Food services and drinking places added 37,000 jobs in December. In 2015, the industry added 357,000 jobs.
Employment in transportation and warehousing rose by 23,000 in December, with a gain of 15,000 in couriers and messengers.
Within the information industry, motion pictures and sound recording added 15,000 jobs in December, offsetting a decline of 13,000 in the prior month.
Employment in mining continued to decline in December (-8,000). After adding 41,000 jobs in 2014, mining lost 129,000 jobs in 2015, with most of the loss in support activities for mining.
Manufacturing employment changed little in December, though its nondurable goods component added 14,000 jobs. In 2015, manufacturing employment was little changed (+30,000), following strong growth in 2014 (+215,000). Employment in other major industries, including wholesale trade, retail trade, financial activities, and government, changed little over the month.
The average workweek for all employees on private nonfarm payrolls was unchanged at 34.5 hours in December. The manufacturing workweek edged down by 0.1 hour to 40.6 hours, and factory overtime edged up by 0.1 hour to 3.3 hours. The average workweek for production and nonsupervisory employees on private nonfarm payrolls was unchanged at 33.7 hours. (See tables B-2 and B-7.)
In December, average hourly earnings for all employees on private nonfarm payrolls, at $25.24, changed little (-1 cent), following an increase of 5 cents in November. Over the year, average hourly earnings have risen by 2.5 percent.
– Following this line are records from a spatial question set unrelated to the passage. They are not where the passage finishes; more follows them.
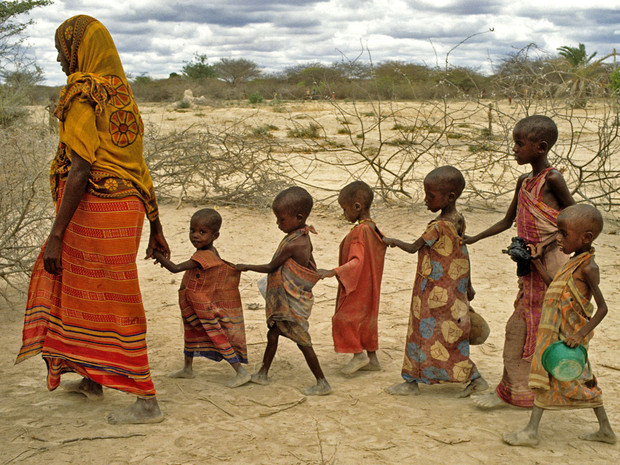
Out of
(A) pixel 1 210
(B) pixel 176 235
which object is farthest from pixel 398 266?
(A) pixel 1 210

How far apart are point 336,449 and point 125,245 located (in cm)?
139

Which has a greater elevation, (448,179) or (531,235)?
(448,179)

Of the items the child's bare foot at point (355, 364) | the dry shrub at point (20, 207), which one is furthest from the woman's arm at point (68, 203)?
the dry shrub at point (20, 207)

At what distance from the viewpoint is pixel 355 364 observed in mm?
3979

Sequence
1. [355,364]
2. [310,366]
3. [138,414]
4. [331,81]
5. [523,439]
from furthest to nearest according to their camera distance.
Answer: [331,81] < [355,364] < [310,366] < [138,414] < [523,439]

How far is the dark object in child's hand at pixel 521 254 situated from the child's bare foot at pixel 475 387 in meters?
0.73

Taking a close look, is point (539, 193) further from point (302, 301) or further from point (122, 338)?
point (122, 338)

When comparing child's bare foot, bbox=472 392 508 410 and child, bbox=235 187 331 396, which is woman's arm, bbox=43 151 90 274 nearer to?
child, bbox=235 187 331 396

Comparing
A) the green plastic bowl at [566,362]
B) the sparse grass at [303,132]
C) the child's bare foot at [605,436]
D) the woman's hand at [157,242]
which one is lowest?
the child's bare foot at [605,436]

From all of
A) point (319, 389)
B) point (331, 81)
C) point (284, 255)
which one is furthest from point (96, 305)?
point (331, 81)

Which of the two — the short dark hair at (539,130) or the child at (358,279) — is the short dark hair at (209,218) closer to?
the child at (358,279)

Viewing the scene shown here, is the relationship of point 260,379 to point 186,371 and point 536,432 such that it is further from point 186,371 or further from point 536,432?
point 536,432

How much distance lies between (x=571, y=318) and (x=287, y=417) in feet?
4.83

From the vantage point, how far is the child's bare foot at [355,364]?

In December, average hourly earnings of private-sector production and nonsupervisory employees, at $21.22, changed little (+2 cents). (See tables B-3 and B-8.)
The change in total nonfarm payroll employment for October was revised from +298,000 to +307,000, and the change for November was revised from +211,000 to +252,000. With these revisions, employment gains in October and November combined were 50,000 higher than previously reported. Over the past 3 months, job gains have averaged 284,000 per month.
The Employment Situation for January is scheduled to be released on Friday, February 5, 2016, at 8:30 a.m. (EST).